Finding all tangent lines that pass through a specific point (not the origin) I was given the function $y = x^3-x$ and told to find all tangent lines that pass through $(-2,2)$. Not sure what steps to take past finding the derivative.
 A: We find the equation of the tangent line to $f(x) = x^3-x$ at the point $(k, k^3-k)$. 
First, the derivative gives the slope
$$f'(x) = 3x^2 -1$$
So we have a line with slope $3k^2-1$ that goes through the point $(k,k^3-k)$. What is its equation? We use the point-slope form
$$y-(k^3-k) = (3k^2-1)(x-k)$$
$$y-k^3 +k = 3k^2x-x-3k^3+k$$
$$y+2k^3 = 3k^2x-x$$

We want to know which values of $k$ make this line pass through $(x,y)=(-2,2)$, so we plug in those values:
$$2+2k^3=3k^2(-2)-(-2)$$
$$2k^3 = -6k^2$$
$$k^3 = -3k^2$$
$$k=0 \,\,\,\,\text{ or }\,\,\, k=-3$$

This means that there are two tangent lines that work, one at $(0,0)$, and the other at $(-3,-24)$. You should be able to find the equations of these lines easily if necessary.

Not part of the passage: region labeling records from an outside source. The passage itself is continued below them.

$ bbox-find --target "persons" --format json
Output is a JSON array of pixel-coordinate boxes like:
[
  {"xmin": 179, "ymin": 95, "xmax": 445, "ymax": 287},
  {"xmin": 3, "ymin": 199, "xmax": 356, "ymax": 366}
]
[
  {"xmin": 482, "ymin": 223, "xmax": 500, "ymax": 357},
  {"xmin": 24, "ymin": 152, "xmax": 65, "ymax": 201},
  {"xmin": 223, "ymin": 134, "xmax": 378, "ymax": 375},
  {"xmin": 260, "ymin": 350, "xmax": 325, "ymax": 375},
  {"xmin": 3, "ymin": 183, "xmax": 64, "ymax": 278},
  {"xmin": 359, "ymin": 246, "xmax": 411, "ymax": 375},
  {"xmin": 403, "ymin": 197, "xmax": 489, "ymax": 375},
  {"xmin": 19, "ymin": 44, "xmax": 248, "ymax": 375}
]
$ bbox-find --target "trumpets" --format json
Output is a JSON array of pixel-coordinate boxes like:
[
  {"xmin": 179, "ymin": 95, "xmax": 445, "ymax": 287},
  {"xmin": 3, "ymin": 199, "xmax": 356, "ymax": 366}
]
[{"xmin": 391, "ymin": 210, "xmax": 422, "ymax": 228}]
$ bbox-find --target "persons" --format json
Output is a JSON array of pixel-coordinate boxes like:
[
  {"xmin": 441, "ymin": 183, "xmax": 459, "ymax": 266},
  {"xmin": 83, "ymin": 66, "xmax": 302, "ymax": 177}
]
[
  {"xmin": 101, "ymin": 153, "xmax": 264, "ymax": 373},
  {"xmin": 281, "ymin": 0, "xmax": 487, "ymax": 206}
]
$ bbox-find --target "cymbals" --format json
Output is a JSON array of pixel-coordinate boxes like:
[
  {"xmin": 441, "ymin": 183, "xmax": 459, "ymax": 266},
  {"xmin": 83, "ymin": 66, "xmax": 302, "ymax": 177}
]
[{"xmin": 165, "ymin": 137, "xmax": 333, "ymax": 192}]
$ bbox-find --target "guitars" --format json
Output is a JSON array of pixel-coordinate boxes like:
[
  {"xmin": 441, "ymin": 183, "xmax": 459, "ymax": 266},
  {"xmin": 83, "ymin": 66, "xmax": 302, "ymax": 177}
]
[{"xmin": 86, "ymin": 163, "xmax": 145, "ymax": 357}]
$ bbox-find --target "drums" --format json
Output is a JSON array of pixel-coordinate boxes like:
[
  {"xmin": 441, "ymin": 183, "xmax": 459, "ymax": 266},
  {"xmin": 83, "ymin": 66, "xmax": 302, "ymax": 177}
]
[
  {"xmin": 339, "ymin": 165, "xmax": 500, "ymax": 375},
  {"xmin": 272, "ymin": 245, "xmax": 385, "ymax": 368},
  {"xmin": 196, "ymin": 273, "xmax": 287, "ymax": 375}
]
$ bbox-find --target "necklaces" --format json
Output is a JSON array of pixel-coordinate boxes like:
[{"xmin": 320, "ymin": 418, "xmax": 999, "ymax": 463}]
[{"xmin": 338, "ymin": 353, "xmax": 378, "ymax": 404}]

A: For any real $x_0$, you can compute the equation of the tangent of the function that passes thru the point $(x_0,f(x_0))$. These equations are of the form $y = a(x_0)x + b(x_0)$, where $a$ and $b$ are functions that you have to compute. Now, replace $x = -2$ and $y=2$ gives you an equation on $x_0$; the solutions are exactlly the $x_0$ such that the tangent line thru $x_0$ passes thru $(-2,2)$.